17. Here, one has the most unfortunate situation of the EASA (European Union Aviation Safety Agency) taking the view that there are presently no airworthiness implications (although it appears that it expects updates from Airbus on its investigations into the Condition), while the Qatar Civil Aviation Authority (“QCAA”) considers that there are. Or at least there might be, and that is sufficient for it to ground Qatar’s A350s. On Airbus’s case, there is no rational basis for the QCAA to have grounded these aircraft. It seems to me that the QCAA should be capable of being persuaded to change its position, provided that Airbus, as the manufacturer, can demonstrate (as it contends it can) with all the information and expertise at its disposal, that in truth there are no airworthiness concerns.
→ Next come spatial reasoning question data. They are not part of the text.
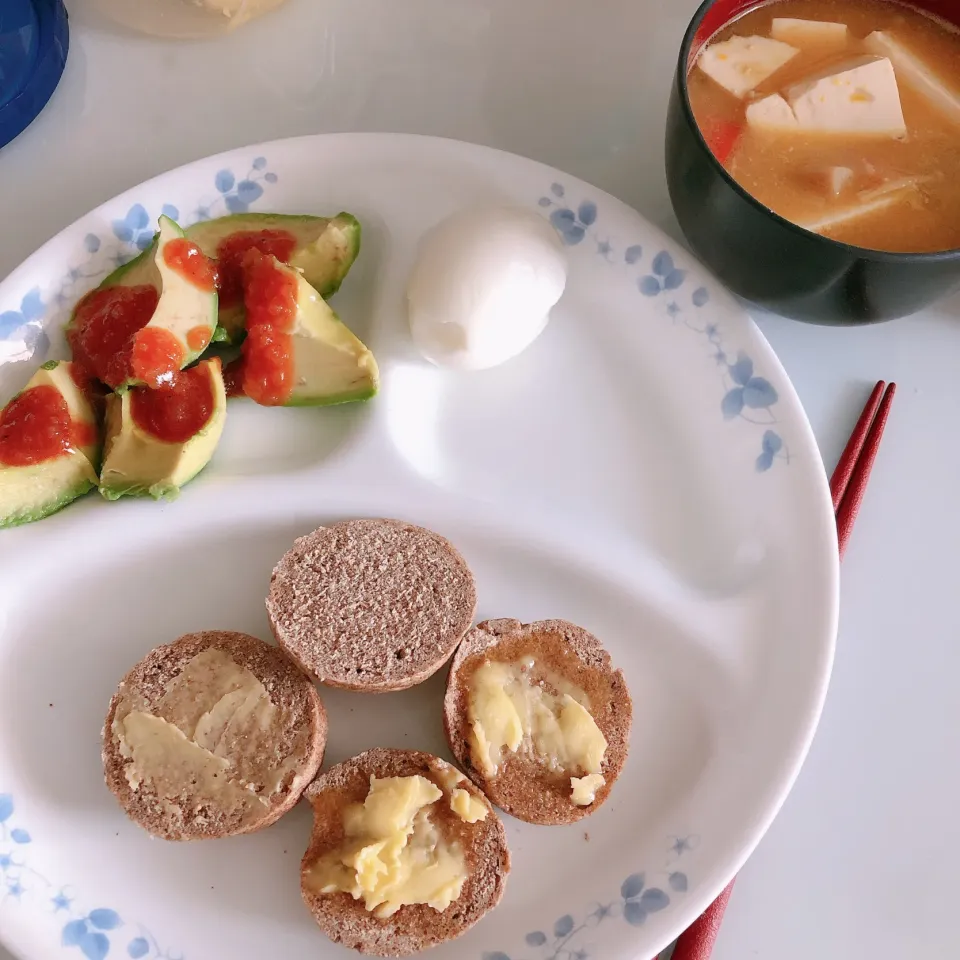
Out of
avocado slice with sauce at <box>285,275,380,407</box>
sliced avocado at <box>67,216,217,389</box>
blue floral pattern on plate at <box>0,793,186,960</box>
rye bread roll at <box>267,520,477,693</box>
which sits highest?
sliced avocado at <box>67,216,217,389</box>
So persuading the QCAA must be in Airbus’s general interests. It is, of course, also in Qatar’s commercial interests, since it says that what it seeks, above all else, is to get its grounded A350s back in the air. Indeed, that was one of the hoped-for results of the proposed Preliminary Issue Trial which it has proposed. Airbus does not accept that Qatar really does seek that, but this does not matter for present purposes.
18. When I asked why there had not been detailed and intensive contact between Airbus and the QCAA to date, I was told first by Airbus that this is essentially a regulatory matter between Qatar and the QCAA and it was not for Airbus to intervene. That does not seem a very sensible or proactive approach. I was then told that Airbus had asked to join with Qatar in dealing with the QCAA at the outset but Qatar did not invite it to participate. If that is true, that is not a very sensible approach either. Whatever else happens in this case, I now expect Qatar and Airbus to work proactively together to try and satisfy the QCAA that its current approach is wrong. The fact that, if the QCAA is prepared to change its approach, this might adversely affect Qatar’s position in the litigation, in that the aircraft, whatever other faults they may have, might not now be regarded as unairworthy, is irrelevant. Moreover, it seems to me to be at least highly arguable that if Qatar does not work with Airbus in seeking to change the QCAA’s mind it would be failing reasonably to mitigate its losses. The converse, of course, is that Airbus must be a willing partner in all of this, so as to enable Qatar to mitigate such losses."
I also could not help noticing "Or at least there might be, and that is sufficient for it to ground Qatar’s A350s. On Airbus’s case, there is no rational basis for the QCAA to have grounded these aircraft." This is a big part of the case, is there actually a safety issue needing to ground aircraft, if not, there is no AOG payments.
He also addressed the two injunctions, one to do with stopping to deliver aircraft, the other to stop termination of aircraft under the contract.
"THE INJUNCTION APPLICATIONS
36. There are two injunction applications before me. The first, made on 17 December, 2021 alongside the Preliminary Issue Application, is for an order restraining Airbus from exercising its purported right to:
(1) tender any new aircraft for delivery, through the Technical Acceptance Process;
(2) deliver any Certificate of Acceptance in relation to any new aircraft; and
(3) seek any pre-delivery payments for new aircraft
(“The Delivery Injunction”).
37. The second, made on 10 February 2022 is to:
(1) restrain the Defendant from implementing or by any means howsoever acting on:
(a) a Notice of Termination dated 17 January 2022 with reference CT2200370 relating to an A350XWB aircraft MSN 409; or
(b) a Notice of Termination dated 28 January 2022 with reference CT2200595 relating to an A350XWB aircraft MSN 430; (collectively the "Notices"); or
(c) any other such Notice of Termination;
(2) restrain the Defendant from marketing or selling or otherwise disposing of in any way to third parties or otherwise howsoever aircraft MSN 409 or MSN 430;
(3) restrain the Defendant from issuing any further Notice(s) of Termination in respect of any A350XWB Aircraft scheduled for delivery by the Defendant pursuant to the Aircraft Specific Purchase Agreement dated 18 June 2007
(“the Termination Injunction”)."
Both injunctions were denied
"48. For all those reasons, there is no basis for the grant of the Delivery Injunction."
"61. For all the reasons given above, I refuse the application for the Termination Injunction."